**Task directions**.
Return the lines verbatim, beginning at the line that contains "Given the scene, is" and continuing through the final line.

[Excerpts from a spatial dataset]
________________________
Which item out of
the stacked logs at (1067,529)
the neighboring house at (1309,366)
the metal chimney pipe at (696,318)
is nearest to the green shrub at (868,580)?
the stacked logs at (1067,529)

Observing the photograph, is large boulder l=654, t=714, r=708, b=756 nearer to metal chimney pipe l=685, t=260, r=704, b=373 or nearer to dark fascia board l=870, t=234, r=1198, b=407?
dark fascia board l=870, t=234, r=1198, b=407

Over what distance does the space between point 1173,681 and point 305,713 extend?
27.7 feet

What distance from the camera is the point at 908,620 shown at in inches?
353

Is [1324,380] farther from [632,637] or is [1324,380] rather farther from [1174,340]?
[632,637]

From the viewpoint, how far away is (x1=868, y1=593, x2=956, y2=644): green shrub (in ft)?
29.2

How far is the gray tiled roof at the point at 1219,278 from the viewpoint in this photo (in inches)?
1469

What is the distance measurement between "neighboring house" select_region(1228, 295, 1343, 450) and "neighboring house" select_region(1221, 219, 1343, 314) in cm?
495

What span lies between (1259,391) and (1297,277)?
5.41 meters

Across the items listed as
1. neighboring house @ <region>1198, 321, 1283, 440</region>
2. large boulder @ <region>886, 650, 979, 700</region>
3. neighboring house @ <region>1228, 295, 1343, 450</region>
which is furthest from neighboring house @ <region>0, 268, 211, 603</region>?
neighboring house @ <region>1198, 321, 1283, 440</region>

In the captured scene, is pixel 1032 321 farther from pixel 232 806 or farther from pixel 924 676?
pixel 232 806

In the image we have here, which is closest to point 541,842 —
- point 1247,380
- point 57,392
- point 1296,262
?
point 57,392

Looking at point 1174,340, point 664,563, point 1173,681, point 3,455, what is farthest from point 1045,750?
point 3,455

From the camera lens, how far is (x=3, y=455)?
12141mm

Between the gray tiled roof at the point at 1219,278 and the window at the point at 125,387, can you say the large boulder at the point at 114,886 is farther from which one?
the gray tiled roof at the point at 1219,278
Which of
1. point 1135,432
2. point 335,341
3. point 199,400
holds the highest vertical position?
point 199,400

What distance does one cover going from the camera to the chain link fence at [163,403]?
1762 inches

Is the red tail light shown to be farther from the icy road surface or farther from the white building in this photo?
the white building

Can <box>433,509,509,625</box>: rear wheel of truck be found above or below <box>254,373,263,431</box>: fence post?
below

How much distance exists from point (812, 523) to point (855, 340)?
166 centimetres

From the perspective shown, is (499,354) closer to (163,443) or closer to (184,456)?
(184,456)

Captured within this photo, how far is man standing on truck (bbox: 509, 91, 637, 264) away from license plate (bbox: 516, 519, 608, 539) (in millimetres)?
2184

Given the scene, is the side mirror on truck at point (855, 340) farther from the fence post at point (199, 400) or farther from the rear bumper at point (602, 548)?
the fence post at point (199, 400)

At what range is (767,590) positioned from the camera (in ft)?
________________________
**Result of this task**.
Given the scene, is the side mirror on truck at point (855, 340) farther from the fence post at point (199, 400) or farther from the rear bumper at point (602, 548)?
the fence post at point (199, 400)

At what range is (767,590) positioned from the camera (in ft)?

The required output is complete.